--- Extrait du document ---

Séance du 25 mai 2000
M. le président.
« Art. 8
quater. - Il est constitué un fichier national des permis et
des autorisations de chasser. L'autorité judiciaire informe l'Office national
de la chasse et de la faune sauvage qui assure la gestion de ce fichier des
peines prononcées en application des articles L. 228-21 et L. 228-22 du code
rural ainsi que des retraits du permis de chasser prononcés en application des
articles 131-14 et 131-16 du code pénal.
« Un décret en Conseil d'Etat pris après avis de la Commission nationale de
l'informatique et des libertés précise les modalités d'application du présent
article. »
Je suis saisi de deux amendements identiques.
L'amendement n° 193 est présenté par Mme Heinis, au nom de la commission.
L'amendement n° 88 rectifié
bis est déposé par MM. Poniatowski, du
Luart, About, Bourdin, Carle, Cléach, de Cossé-Brissac, Ambroise Dupont,
Jean-Léonce Dupont, Emin, Emorine, Falco, Garrec, Gaudin, Grillot, Mathieu,
Nachbar, Pelletier, Pintat, Puech, Raffarin, de Raincourt, Revet, Revol, Trucy,
Mme Bardou, MM. Jean Boyer, Balarello, Torre, Humbert et Collin.
Tous deux tendent à supprimer cet article.
La parole est à Mme le rapporteur, pour défendre l'amendement n° 193.
Mme Anne Heinis,
rapporteur. Cet article additionnel inséré par l'Assemblée nationale a
pour objet de créer un fichier national des permis et des autorisations de
chasser géré par l'ONC.
Il s'agit d'éviter, grâce à la gestion d'un fichier national, qu'un chasseur
qui s'est vu retirer son permis de chasser puisse en obtenir un nouveau dans un
autre département.
L'intention des auteurs de l'amendement est bonne, mais comporte un risque
juridique certain en matière d'atteinte aux libertés publiques. Il est
d'ailleurs prévu que la Commission nationale de l'informatique et des libertés,
la CNIL, soit consultée sur la mise en place de ce fichier. On peut, en outre,
se demander si un tel fichier est vraiment nécessaire.

--- Données extraites ---

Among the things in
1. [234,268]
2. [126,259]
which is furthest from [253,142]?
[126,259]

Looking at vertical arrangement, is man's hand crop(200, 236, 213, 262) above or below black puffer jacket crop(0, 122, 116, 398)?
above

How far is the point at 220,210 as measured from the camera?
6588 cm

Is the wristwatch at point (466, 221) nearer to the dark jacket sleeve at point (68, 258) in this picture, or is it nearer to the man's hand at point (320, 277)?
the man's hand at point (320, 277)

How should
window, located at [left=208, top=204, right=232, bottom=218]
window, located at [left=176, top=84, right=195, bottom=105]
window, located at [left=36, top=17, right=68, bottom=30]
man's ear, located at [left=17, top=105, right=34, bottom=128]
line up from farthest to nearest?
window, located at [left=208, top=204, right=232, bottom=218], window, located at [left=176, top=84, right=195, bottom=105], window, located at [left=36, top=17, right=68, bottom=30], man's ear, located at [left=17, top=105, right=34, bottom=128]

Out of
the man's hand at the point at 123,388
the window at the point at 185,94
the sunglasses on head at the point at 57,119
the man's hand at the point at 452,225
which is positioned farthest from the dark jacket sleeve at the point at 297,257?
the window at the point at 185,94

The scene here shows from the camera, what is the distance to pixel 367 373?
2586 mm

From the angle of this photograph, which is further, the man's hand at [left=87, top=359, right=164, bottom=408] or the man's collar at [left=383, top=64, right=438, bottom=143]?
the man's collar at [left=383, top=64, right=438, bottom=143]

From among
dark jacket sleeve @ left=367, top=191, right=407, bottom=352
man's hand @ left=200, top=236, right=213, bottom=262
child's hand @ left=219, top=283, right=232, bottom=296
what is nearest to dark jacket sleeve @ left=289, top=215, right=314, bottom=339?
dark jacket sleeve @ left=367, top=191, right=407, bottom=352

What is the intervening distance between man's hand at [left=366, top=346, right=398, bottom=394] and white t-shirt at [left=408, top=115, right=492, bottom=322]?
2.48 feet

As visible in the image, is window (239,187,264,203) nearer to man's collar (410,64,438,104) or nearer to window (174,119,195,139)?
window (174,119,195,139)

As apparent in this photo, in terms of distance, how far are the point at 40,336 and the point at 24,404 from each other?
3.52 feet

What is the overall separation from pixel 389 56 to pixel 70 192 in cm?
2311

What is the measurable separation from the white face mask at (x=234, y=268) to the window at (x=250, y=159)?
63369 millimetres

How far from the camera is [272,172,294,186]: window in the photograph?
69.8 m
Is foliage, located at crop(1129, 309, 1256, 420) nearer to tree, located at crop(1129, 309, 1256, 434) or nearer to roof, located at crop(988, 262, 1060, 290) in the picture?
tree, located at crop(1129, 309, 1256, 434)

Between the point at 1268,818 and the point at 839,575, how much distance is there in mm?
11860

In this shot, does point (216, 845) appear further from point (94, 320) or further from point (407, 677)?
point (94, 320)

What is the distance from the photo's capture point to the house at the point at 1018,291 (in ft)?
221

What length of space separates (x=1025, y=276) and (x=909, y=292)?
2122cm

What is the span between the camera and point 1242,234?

---

# Consignes
a - D'après le compte rendu de séance, quel organisme gère le fichier national des permis et des autorisations de chasser ?
b - Reprenez le compte rendu de séance juste après sa dernière phrase.

# Réponses dans l'ordre
a - L'Office national de la chasse et de la faune sauvage.

b -
Le Sénat propose, en effet, que les fédérations départementales des chasseurs
soient le guichet unique pour la validation du permis de chasser. Il vaut donc
mieux s'en tenir à un système décentralisé d'information, qui ne concernera
d'ailleurs que peu de cas par an, c'est-à-dire les personnes qui ont eu une
interdiction de prendre leur permis.
M. le président.
La parole est à M. Poniatowski, pour défendre l'amendement n° 88 rectifié
bis.
M. Ladislas Poniatowski.
Comme l'a très bien indiqué Mme le rapporteur à l'instant, l'objet de cet
article 8
quater est d'éviter que quelqu'un qui s'est vu retirer son
permis de chasser puisse en obtenir un autre dans un autre département.
Toutefois, un fichier national comporte de vrais risques, dont nous avons
d'ailleurs déjà parlé en commission, en votre présence, madame le ministre.
Compte tenu du fait que nous avons créé, ce matin, le guichet unique, il y
aura quatre-vingt-quinze fichiers départementaux, si je puis dire. Ce sera
peut-être un peu plus lourd, mais cela permettra de contrôler d'éventuelles
fraudes.
M. le président.
Quel est l'avis du Gouvernement sur les amendements identiques n°s 193 et 88
rectifié
bis ?
Mme Dominique Voynet,
ministre de l'aménagement du territoire et de l'environnement. Mesdames,
messieurs les sénateurs, je souhaite vous rassurer : l'intention du
Gouvernement n'était pas de mettre réellement en place un fichier national des
permis de chasser.
M. Ladislas Poniatowski.
Je le sais !
Mme Dominique Voynet,
ministre de l'aménagement du territoire et de l'environnement. Il
s'agissait plutôt de prévoir un outil permettant de détecter les personnes
frappées par une interdiction temporaire ou, beaucoup plus rarement,
définitive, d'avoir un permis.
L'idée a été avancée de pouvoir utiliser des extraits de casier judiciaire. On
ne voit pas bien non plus, puisqu'on ne demande pas un extrait de casier
judiciaire avant la délivrance du permis, comment mettre en place de façon
pratique ce moyen permettant de vérifier qu'une personne ne tente pas,
effectivement, de repasser son permis dans un département autre que celui dans
lequel on sait qu'elle n'est pas autorisée à le passer.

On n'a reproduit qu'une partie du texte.